* _Trecho citado_
=-=-=

Ainda não se sabe como isso se refletirá nas tarifas, uma vez que é sabido que as companhias aéreas reduzem a capacidade para poder manter os preços. Esta semana, a Delta Air Lines anunciou que vai reduzir o crescimento planejado para o segundo semestre.
— De modo geral, a expectativa é de que os preços caiam e que haja mais assentos vazios — declara Sumers.
Os hotéis em dificuldades
Os hotéis compram uma variedade enorme de produtos — desde lençóis e móveis até eletrônicos e vinhos — e, com isso, podem ver os custos operacionais subirem devido aos aumentos do preço das importações forçados pelas tarifas.
— Embora o setor de hospitalidade consiga absorver parte dessas despesas adicionais em curto prazo, é provável que pelo menos parte do aumento acabe sendo repassada aos clientes — confirma Becky Liu-Lastres, professora associada do departamento de turismo, eventos e gestão esportiva da Universidade de Indiana em Indianápolis.
Além disso, o setor, que depende de imigrantes e portadores de visto, enfrenta a ameaça de uma possível escassez de mão de obra devido à postura rigorosa do governo em relação à questão, segundo David Sherwyn, professor de hospitalidade, recursos humanos e direito da Faculdade de Administração Hoteleira Nolan da Universidade Cornell.
Antigamente, os hotéis conseguiam oferecer preços menores para atrair os hóspedes, mas se tiverem uma equipe limitada para cuidar da casa cheia talvez prefiram aceitar uma ocupação menor para manter as tarifas altas.
Segundo Jan Freitag, diretor nacional de análise do setor de hospitalidade do Grupo CoStar, empresa de análise de imóveis comerciais, é bem provável que haja uma redução de reformas e construção de novos hotéis por causa do aumento dos custos.

=-=-=

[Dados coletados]
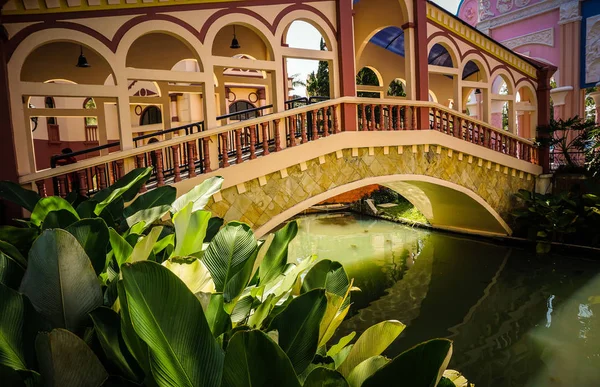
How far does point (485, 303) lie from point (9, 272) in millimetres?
6511

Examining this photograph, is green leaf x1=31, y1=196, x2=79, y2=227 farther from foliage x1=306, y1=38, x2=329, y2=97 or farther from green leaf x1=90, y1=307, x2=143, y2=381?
foliage x1=306, y1=38, x2=329, y2=97

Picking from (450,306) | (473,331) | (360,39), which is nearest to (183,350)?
(473,331)

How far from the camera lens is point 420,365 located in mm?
865

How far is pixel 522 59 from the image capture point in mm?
9625

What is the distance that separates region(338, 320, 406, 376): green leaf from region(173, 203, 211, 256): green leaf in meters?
0.83

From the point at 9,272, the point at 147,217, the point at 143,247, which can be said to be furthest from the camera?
the point at 147,217

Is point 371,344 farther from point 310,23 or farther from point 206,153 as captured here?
point 310,23

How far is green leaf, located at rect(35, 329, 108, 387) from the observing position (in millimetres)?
882

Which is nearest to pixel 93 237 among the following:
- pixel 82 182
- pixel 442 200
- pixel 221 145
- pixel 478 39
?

=-=-=

* _Exercício 1_
Responda às perguntas abaixo com base no trecho citado.
(a) O que a Delta Air Lines anunciou esta semana?
(b) Qual é o cargo de Becky Liu-Lastres?
(c) Segundo Jan Freitag, o que deve diminuir por causa do aumento dos custos?
* _Exercício 2_
Transcreva do trecho citado a parte que vai de "Além disso, o" até "aumento dos custos.".
* _Exercício 3_
Explique em uma a três frases por que, segundo o trecho citado, os hotéis talvez prefiram aceitar uma ocupação menor.

* _Resposta escrita 1_
(a) Que vai reduzir o crescimento planejado para o segundo semestre.
(b) Professora associada do departamento de turismo, eventos e gestão esportiva da Universidade de Indiana em Indianápolis.
(c) As reformas e a construção de novos hotéis.

* _Resposta escrita 2_
Além disso, o setor, que depende de imigrantes e portadores de visto, enfrenta a ameaça de uma possível escassez de mão de obra devido à postura rigorosa do governo em relação à questão, segundo David Sherwyn, professor de hospitalidade, recursos humanos e direito da Faculdade de Administração Hoteleira Nolan da Universidade Cornell.
Antigamente, os hotéis conseguiam oferecer preços menores para atrair os hóspedes, mas se tiverem uma equipe limitada para cuidar da casa cheia talvez prefiram aceitar uma ocupação menor para manter as tarifas altas.
Segundo Jan Freitag, diretor nacional de análise do setor de hospitalidade do Grupo CoStar, empresa de análise de imóveis comerciais, é bem provável que haja uma redução de reformas e construção de novos hotéis por causa do aumento dos custos.

* _Resposta escrita 3_
Antigamente, os hotéis ofereciam preços menores para atrair hóspedes. Se tiverem uma equipe limitada para cuidar da casa cheia, talvez prefiram aceitar uma ocupação menor para manter as tarifas altas.